There are three subspecies: Hylacola pyrrhopygia pyrrhopygia in New South Wales and Victoria; H. p. parkeri in the Mt Lofty Ranges of South Australia; and H. p. pedleri in the southern Flinders Ranges of South Australia.

==Description==
The chestnut-rumped heathwren is a small bushland bird with an olive-brown back with conspicuous reddish-brown rump and tail coverts. It has a streaked brown-on-white chest and the belly and rear flanks are grey-buff. There is a dark subterminal band with a white tip on the usually erect tail. Both sexes have a dull white eyebrow; eyes are yellow, while bill, legs, and feet are grey. There are only small differences between the subspecies that are not easily recognised in the field. It measures 14 cm in length.

==Distribution and habitat==
The chestnut-rumped heathwren occurs in southeastern Australia from the Granite Belt of southeast Queensland through eastern New South Wales, Victoria, and southeast South Australia. In Victoria, it ranges inland to the Grampians and Bendigo region, but is more usual in coastal parts. In New South Wales, it occurs inland as far as the Warrumbungles and Temora. Scattered populations occur in the Flinders and Mt Lofty Ranges, and the Fleurieu Peninsula of South Australia. Its preferred habitats are heaths of coastal, mountain and hinterland areas, and the dense undergrowth of forests and woodland. It is sedentary and uncommon within its range.

==Behaviour and breeding==
The chestnut-rumped heathwren is usually shy and secretive until the breeding season from July to November, when both sexes will sing from a perch on a bush, though still staying partly concealed. Its song is a rich, melodious warbling chi-chi-tu-weet, kwe-reep, and suchlike notes in great variety, blended with mimicry of other birds. It also makes a harsh or scolding zeet on contact or alarm.
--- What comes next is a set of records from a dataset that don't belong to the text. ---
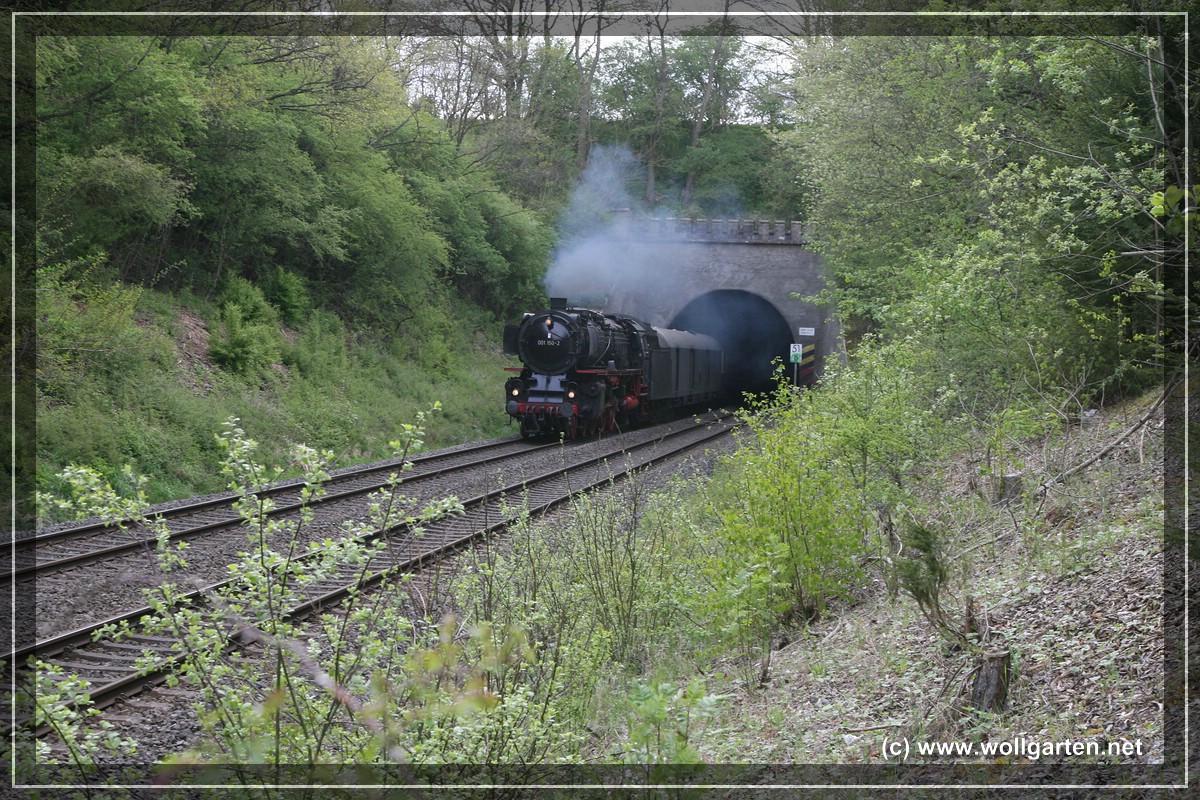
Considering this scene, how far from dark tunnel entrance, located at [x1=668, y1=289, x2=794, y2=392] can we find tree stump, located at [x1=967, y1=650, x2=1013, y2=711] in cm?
3382

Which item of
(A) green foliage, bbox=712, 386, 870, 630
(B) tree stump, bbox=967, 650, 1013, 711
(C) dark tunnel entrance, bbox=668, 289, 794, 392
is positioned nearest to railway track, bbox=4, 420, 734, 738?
(A) green foliage, bbox=712, 386, 870, 630

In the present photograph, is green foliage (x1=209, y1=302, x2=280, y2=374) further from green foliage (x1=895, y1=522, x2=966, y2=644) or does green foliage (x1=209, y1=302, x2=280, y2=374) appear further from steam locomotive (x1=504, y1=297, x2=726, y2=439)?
green foliage (x1=895, y1=522, x2=966, y2=644)

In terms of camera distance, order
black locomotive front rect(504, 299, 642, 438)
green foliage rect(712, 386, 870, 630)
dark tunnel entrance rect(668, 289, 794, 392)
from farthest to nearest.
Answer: dark tunnel entrance rect(668, 289, 794, 392)
black locomotive front rect(504, 299, 642, 438)
green foliage rect(712, 386, 870, 630)

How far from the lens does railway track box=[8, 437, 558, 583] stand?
927 cm

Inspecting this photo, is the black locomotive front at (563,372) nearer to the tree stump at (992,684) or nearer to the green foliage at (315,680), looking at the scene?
the tree stump at (992,684)

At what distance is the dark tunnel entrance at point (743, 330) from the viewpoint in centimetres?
4050

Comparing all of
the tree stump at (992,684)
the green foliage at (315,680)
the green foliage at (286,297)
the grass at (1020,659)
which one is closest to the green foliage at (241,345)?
the green foliage at (286,297)

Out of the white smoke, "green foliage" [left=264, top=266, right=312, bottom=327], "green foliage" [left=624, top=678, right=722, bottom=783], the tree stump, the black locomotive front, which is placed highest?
the white smoke

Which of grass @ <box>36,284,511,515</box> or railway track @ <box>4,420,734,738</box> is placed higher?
grass @ <box>36,284,511,515</box>

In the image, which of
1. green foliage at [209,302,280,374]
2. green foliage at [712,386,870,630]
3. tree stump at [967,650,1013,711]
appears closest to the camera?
tree stump at [967,650,1013,711]

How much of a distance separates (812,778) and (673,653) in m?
2.51

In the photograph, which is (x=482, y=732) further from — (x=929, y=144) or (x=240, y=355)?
(x=240, y=355)

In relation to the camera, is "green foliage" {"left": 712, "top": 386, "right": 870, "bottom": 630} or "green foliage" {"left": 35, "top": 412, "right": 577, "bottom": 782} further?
"green foliage" {"left": 712, "top": 386, "right": 870, "bottom": 630}

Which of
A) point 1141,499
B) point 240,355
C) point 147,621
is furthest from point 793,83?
point 147,621
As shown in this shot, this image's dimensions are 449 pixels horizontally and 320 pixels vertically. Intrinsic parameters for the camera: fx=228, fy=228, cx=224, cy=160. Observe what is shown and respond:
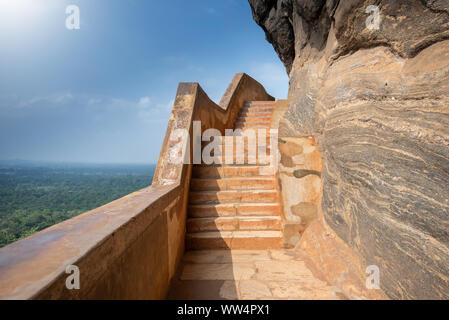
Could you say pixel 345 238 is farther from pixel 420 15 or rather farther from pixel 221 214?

The chestnut-rumped heathwren builds a domed or globular nest on or near the ground in tussocks or dense shrubs. The nest is composed of dry grass stems, bark fibre and rootlets, often appearing untidy. A clutch of three or four eggs is laid and usually incubated by the female for 14-16 days. The eggs, measuring 20 by 15 mm, are salmon-pink, freckled with light chocolate-brown, more so at the larger end.

==Diet and foraging==
The chestnut-rumped heathwren forages singly, in pairs or small parties, occasionally with mixed species flocks of other Acanthiza species and variegated fairywrens (Malurus lamberti). Its diet consists of arthropods, including flies (Diptera), spiders (Araneae), moths and their larvae (Lepidoptera), ants (Formicidae), cicadas (Cicadidae), and cockroach egg-sacs (Blattodea). It also eats the seeds of various grass species.

==Conservation==
Although the population of chestnut heathwrens is declining, the species is currently classified as Least Concern by the IUCN. However, it is listed as Endangered in South Australia and Vulnerable in Victoria, with continued fragmentation and loss of habitat, and predation by introduced predators, being regarded as the main pressures.